The education of the mystical sense begins in self-simplification. The feeling, willing, seeing self is to move from the various and the analytic to the simple and synthetic: a sentence which may cause hard breathing and mopping of the brows on the part of the practical [person]. – Evelyn Underhill
I would have liked to know Evelyn Underhill. Reading her book, Practical Mysticism: A Little Book for Normal People, reveals a wry sense of humor as she communicates deep wisdom. The quote above is a good example.
We are a culture averse to self-simplification. Underhill wrote in the time prior to World War I, and recognized in that era that Western culture was not interested in self-simplification. A century later, that is still true. We analyze everything to the nth degree. The President makes a 20 minute address to the nation and the analysts spend hours dissecting it.
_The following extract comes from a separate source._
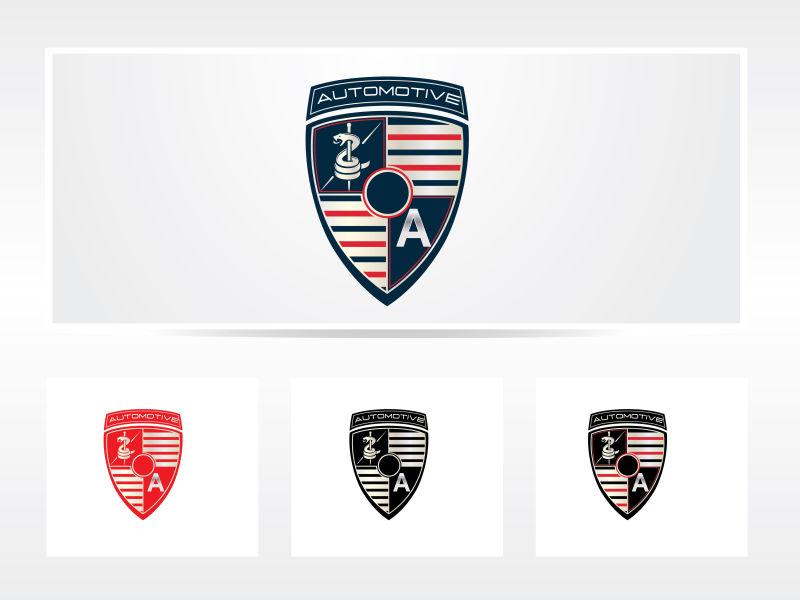 矢量的汽车logo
We complicate our lives by both our activities and our possessions. Recently, I accompanied my husband to a business dinner where people around the table were comparing notes on the number of e-mail messages each received in a day’s time. At another gathering, I heard a tablemate describing a kitchen appliance that sounded like some sort of specialized blender. She had not been able to use it because the instructions were so complicated. Whenever I hear advertisements for satellite TV or radio services, I wonder why we really need 200+ options for listening to or viewing media.
What a radical notion—to choose simple in a culture of complex, to observe the synthesis, the interrelatedness of life instead of segregating ideas, music and appliances into singular categories or uses. Imagine how it might be to savor a song, reflecting on its lyrics, enjoying the harmonies or the interplay of instruments, rather than switching from station to station. What if you had a favorite skillet that you used regularly to create many dishes rather than having multiple, single-use appliances that clutter your kitchen and are used infrequently?
To choose simple as a way to connect more fully to God may mean less activity and more solitude, less reading and more silence, fewer words when praying and more listening. This is not a call for undisciplined haphazardness—reading the Bible when I remember to do so or serving others only when it doesn’t conflict with something I’d rather do—but instead is about a disciplined attentiveness to deepening relationship with God through regular silence and solitude and by engaging in activity for the sake of God’s kingdom that may not garner any attention or accolades from others.
Underhill’s observation that self-simplification is the way to open ourselves to greater connection to God certainly would lessen the inventory of many bookstores, reduce the number of Christian conferences and render inconsequential many of the seemingly burning issues that divide Christians, which is why it will not likely be a widespread movement. But I believe she is onto something in her call for self-simplification, however dull and unstimulating it may appear against our ego-oriented culture of more, bigger and busier. Jesus, after all, compares the Kingdom of God to yeast that works its way unseen through a batch of dough, and says we will find his presence in simple everyday sustenance of bread and wine. Radically simple.